With Mies van der Rohe's appointment as the new Bauhaus director, the principle of mere purpose, pure functionality, which his predecessor Hannes Meyer had advocated, was softened. Instead, Mies van der Rohe advocated the implementation of a new beauty in architecture that went beyond the dictates of pure purpose. He now oriented the school more towards the aesthetic-sensual principle.
But it was also a time of political upheaval and a difficult time began in Germany, and not only for architecture. By moving the Bauhaus school from Dessau to Berlin, he was able to prevent its closure for a short time until 1933, but the proximity of the Bauhaus to some socialist ideas as well as the entire cultural concept were a thorn in the side of the Nazis.

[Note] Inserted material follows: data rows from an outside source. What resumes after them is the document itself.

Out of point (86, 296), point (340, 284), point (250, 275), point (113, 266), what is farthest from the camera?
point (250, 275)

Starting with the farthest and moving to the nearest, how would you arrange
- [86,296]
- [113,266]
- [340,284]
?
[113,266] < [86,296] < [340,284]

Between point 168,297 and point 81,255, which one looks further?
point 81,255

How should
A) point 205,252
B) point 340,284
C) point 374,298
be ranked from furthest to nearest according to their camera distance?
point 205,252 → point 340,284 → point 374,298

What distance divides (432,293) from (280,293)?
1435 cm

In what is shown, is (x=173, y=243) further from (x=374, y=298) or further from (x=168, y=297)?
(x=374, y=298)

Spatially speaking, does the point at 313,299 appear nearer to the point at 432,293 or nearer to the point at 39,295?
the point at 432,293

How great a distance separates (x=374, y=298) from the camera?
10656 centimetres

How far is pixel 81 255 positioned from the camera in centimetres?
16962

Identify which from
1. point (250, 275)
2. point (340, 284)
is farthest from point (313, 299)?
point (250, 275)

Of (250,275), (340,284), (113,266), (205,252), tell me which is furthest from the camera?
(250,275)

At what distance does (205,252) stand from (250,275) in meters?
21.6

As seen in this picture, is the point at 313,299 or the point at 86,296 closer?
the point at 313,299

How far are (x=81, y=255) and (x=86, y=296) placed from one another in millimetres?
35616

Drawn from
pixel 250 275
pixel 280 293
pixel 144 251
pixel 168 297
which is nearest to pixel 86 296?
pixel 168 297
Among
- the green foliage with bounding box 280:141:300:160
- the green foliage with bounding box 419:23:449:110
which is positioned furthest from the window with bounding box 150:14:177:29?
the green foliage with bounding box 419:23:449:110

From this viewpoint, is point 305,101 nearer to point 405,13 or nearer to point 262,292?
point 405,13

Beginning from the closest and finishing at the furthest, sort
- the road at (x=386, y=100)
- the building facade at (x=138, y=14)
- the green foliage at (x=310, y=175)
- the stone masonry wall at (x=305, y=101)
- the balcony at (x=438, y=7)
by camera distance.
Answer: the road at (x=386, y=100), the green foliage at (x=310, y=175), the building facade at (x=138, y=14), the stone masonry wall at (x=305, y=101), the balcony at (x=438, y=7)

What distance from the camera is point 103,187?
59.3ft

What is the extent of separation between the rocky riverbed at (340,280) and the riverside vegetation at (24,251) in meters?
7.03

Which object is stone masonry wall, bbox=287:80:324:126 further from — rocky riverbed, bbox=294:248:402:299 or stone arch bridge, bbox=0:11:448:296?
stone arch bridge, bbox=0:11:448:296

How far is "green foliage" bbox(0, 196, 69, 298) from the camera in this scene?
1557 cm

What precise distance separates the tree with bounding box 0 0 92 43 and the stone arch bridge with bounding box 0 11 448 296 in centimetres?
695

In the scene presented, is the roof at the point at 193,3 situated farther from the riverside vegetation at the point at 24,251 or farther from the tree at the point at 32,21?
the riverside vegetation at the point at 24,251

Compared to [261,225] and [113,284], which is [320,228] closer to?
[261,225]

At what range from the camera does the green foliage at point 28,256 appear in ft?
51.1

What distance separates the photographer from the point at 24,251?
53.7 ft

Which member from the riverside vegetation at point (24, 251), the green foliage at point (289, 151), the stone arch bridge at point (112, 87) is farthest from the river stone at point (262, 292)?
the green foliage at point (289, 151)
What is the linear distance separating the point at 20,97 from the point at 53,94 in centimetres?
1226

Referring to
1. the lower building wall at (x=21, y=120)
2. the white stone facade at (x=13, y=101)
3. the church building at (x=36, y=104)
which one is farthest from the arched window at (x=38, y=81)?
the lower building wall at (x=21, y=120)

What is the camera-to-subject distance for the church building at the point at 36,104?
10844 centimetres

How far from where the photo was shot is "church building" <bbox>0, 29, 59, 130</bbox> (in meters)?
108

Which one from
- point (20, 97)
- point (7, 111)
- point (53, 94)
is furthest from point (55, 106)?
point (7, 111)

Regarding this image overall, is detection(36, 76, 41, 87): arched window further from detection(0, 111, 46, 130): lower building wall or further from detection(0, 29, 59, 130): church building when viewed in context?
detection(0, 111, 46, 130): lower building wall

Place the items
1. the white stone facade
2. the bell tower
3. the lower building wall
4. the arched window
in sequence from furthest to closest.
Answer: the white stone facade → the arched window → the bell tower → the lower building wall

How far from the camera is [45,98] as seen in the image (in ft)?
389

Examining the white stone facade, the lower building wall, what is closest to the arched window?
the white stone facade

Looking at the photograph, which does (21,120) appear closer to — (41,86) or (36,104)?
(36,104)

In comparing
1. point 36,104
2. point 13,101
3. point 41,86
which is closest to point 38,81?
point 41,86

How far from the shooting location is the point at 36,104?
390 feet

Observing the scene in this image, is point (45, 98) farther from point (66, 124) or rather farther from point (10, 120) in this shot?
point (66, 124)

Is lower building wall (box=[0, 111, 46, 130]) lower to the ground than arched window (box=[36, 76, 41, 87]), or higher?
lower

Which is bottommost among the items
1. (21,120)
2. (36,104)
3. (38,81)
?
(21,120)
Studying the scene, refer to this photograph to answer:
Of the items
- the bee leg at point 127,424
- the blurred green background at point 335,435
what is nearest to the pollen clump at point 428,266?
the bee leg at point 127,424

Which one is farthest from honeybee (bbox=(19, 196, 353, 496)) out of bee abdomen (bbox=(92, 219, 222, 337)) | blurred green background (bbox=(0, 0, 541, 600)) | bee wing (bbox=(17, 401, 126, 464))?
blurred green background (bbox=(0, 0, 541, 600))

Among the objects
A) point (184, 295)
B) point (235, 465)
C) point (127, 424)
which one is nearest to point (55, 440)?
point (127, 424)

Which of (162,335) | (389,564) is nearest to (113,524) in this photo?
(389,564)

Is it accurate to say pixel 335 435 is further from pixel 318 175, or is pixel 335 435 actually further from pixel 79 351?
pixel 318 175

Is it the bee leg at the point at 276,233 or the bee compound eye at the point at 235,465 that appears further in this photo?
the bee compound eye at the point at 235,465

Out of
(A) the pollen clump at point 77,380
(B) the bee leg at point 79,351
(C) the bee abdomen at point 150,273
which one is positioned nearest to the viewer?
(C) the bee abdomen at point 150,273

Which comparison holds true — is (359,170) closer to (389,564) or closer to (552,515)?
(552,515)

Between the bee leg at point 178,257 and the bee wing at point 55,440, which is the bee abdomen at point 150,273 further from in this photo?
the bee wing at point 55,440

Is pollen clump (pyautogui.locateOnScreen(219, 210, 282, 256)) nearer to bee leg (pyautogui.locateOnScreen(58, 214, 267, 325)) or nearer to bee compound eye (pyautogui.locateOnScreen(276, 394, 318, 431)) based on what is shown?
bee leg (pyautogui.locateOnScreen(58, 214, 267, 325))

And so the new rulers closed the Bauhaus and imposed a ban on Mies van der Rohe's profession, despite actions - such as joining the Reich Chamber of Culture or signing an appeal by cultural workers to support the new Reich Chancellor in 1934, which later brought Mies van der Rohe the accusation of opportunism.
Mies van der Rohe is - along with Gropius and Le Corbusier - one of the founders of modern architecture. Initially inspired by the Renaissance style of Karl Friedrich Schinkel, he turned to Expressionism after the First World War. Innovative glass skyscrapers in the Rational Style, also known as "skin-and-bone architecture", were created, which gave new impetus to both contemporary and later architecture. In addition, he also worked as an "occasional furniture designer" and designed, for example, his legendary cantilever chair in 1927.
In 1928/1929 he created the German Pavilion for the Barcelona World Exposition, thus establishing his concept of "flowing space" on an international level. It was based on the idea of an open floor plan in which the walls were released from their load-bearing function. A famous building from this period is the "Tugendhat Villa" in Brno.
During his time in the USA, he created internationally renowned works such as Lafayette Park (1955-1963) or the Battery Park Apartments (1957-1958) in New York. In 1968 he also became active in Germany again, designing the New National Gallery in Berlin.